Ben: We wanted to make sense of this growing interest and popularity around AI and death. So, we called another expert.

Dr. Candi Cann: Honestly, like the death and dying people are the most fun people ever. I went to a death conference when I first started and they had a lot of tombstone cupcakes and all the cupcakes had chocolate tombstones on them. It was amazing.

Ben: The incredibly named Dr. Candi Cann is an associate professor at Baylor University and she researches death and dying in cultures around the world. She’s also written a book about how technology has changed the way we grieve.

Amory: We asked Dr. Cann about the popularity of these AI chatbots that are meant to simulate conversations with the dead. And even if some people find it creepy...there’s an undeniable demand for this technology. And she says that’s not super surprising.

Dr. Cann: The technology is new, but the actions are not. This is stuff that people have been doing for hundreds of years. So, for example, spirit writing where you would write to the dead and channel their spirit so that they would write back to you. I mean, this is like, totally popular at the turn of the century, in the 1800s to the late 1800s, early 1900s. So I don't think what's happening is different. It's not new. It's been around forever.

Ben: It’s been around forever but not everywhere. Depending on the household or religion or culture you grew up in, death can be an uncomfortable topic.

Dr. Cann: I do think there is a real problem with death denial, and I think with COVID, we've seen that exacerbated. We've had so many deaths and yet we're still not talking about it. Now we're talking about COVID as though it's over. And yet we're continuing to see people dying every day.

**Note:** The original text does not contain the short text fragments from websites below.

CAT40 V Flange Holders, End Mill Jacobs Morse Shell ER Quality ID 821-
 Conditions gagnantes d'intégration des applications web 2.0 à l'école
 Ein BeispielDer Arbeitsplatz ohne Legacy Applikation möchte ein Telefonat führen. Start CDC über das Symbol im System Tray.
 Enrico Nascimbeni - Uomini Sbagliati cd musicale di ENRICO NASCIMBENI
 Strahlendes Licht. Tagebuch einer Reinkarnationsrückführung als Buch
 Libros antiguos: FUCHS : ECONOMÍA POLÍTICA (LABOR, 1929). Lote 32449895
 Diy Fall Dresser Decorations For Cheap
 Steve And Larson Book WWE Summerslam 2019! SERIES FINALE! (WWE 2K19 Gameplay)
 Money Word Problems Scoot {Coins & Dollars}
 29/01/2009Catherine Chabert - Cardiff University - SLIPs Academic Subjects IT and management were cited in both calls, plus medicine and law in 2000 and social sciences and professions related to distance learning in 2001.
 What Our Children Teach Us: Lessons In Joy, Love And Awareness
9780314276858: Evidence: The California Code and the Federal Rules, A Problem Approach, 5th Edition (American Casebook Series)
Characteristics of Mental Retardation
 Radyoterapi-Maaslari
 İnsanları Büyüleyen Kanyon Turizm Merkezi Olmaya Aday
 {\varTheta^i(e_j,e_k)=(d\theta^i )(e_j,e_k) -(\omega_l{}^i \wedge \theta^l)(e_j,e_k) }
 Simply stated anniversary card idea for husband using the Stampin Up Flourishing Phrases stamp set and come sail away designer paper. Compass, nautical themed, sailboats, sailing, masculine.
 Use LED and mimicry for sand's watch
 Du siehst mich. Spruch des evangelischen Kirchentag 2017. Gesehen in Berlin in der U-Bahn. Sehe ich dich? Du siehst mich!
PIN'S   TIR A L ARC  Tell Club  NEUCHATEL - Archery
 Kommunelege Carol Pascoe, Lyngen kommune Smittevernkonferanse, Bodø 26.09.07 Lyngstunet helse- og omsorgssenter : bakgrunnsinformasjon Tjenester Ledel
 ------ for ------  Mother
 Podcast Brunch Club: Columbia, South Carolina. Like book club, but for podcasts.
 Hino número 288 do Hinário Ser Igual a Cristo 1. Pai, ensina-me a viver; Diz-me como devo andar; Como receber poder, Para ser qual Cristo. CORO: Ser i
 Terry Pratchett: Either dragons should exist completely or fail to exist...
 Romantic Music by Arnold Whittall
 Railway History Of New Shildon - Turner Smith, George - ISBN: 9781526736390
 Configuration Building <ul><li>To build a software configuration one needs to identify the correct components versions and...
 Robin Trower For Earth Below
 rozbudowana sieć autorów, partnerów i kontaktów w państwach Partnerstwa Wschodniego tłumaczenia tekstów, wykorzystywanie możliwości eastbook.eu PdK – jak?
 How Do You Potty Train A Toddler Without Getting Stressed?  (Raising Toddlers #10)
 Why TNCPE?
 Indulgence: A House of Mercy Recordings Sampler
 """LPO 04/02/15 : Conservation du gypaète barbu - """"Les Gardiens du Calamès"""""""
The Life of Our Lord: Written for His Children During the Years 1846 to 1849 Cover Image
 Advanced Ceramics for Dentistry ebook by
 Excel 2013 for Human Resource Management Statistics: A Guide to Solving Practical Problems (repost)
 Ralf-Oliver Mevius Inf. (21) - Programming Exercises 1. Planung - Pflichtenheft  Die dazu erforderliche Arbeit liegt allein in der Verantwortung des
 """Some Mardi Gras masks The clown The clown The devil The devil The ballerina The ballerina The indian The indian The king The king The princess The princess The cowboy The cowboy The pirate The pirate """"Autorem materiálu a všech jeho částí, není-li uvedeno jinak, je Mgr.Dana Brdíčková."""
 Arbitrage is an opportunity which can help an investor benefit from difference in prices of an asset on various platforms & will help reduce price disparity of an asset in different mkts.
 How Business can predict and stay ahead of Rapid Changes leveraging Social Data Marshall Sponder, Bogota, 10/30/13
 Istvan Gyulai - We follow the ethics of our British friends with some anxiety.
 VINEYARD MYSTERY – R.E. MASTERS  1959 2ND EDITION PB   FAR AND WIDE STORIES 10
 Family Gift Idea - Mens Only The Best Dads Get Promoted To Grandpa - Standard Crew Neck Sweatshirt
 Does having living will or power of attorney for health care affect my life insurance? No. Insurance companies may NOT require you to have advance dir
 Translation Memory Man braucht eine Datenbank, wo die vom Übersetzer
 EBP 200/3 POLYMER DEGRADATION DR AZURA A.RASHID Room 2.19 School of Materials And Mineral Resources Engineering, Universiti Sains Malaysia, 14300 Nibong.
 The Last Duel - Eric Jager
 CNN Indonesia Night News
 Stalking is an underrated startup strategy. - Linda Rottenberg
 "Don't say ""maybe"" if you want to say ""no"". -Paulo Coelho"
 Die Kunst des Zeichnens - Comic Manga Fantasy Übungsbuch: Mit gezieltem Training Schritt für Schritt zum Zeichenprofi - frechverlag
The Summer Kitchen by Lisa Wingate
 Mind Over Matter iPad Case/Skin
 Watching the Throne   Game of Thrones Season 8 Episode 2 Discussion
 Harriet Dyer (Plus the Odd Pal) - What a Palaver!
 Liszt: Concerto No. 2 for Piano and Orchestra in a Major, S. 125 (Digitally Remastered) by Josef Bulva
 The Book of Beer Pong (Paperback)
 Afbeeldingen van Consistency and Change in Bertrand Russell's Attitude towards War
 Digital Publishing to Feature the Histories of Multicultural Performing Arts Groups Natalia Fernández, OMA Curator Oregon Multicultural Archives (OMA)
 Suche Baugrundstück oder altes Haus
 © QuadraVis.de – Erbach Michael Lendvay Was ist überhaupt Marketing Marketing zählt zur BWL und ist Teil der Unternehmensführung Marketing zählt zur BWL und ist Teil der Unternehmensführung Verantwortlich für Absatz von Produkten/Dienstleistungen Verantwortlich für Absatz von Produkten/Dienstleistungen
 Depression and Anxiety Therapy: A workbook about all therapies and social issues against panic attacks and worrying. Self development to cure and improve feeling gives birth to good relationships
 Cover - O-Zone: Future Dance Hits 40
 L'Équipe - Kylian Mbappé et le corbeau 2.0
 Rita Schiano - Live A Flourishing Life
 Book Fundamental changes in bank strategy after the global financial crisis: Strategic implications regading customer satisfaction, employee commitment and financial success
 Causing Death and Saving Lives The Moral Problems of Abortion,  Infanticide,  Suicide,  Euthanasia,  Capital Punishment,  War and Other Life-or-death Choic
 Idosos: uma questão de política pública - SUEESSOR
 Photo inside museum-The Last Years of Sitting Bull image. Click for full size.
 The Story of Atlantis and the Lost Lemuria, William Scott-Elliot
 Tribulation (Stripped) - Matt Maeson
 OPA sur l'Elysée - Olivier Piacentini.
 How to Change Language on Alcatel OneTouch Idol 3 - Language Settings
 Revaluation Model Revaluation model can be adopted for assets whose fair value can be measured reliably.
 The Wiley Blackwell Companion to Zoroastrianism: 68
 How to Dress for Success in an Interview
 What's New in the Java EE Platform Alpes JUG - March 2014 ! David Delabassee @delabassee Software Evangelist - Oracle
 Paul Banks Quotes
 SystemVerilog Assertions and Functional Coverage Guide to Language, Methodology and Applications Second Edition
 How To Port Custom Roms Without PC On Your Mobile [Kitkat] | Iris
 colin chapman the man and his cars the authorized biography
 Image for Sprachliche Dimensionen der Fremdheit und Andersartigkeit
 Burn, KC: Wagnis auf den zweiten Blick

Amory: In general, Dr. Cann has also noticed a hesitation to embrace technology around AI and robots, especially bots that can simulate the dead. But Dr. Cann says it isn’t the technology itself that is creepy or bad, it just all depends on how we use it, our relationship to it. Like in the Black Mirror episode, where the woman wants her robot boyfriend to be exactly like her boyfriend who died.

Dr. Cann: The problem is she wants him to be someone he's not. I think that's the interesting part there. Right? Like she hasn't accepted that this robot isn't her husband until that moment.

Ben: I think that’s the difference between the people we talked to, James and Joshua, and Black Mirror.

Joshua: This is a thing that I attempted ten years after she died. So I had the distance and the perspective to do this safely. Would I have done would I have you know, would that have been true, if I if I tried this when I was in my most vulnerable state right after she died? I don't know. I don't think anyone should rely on any one thing too much when they're in a vulnerable state.

Amory: Let’s turn to the grief expert Dr. O’Connor.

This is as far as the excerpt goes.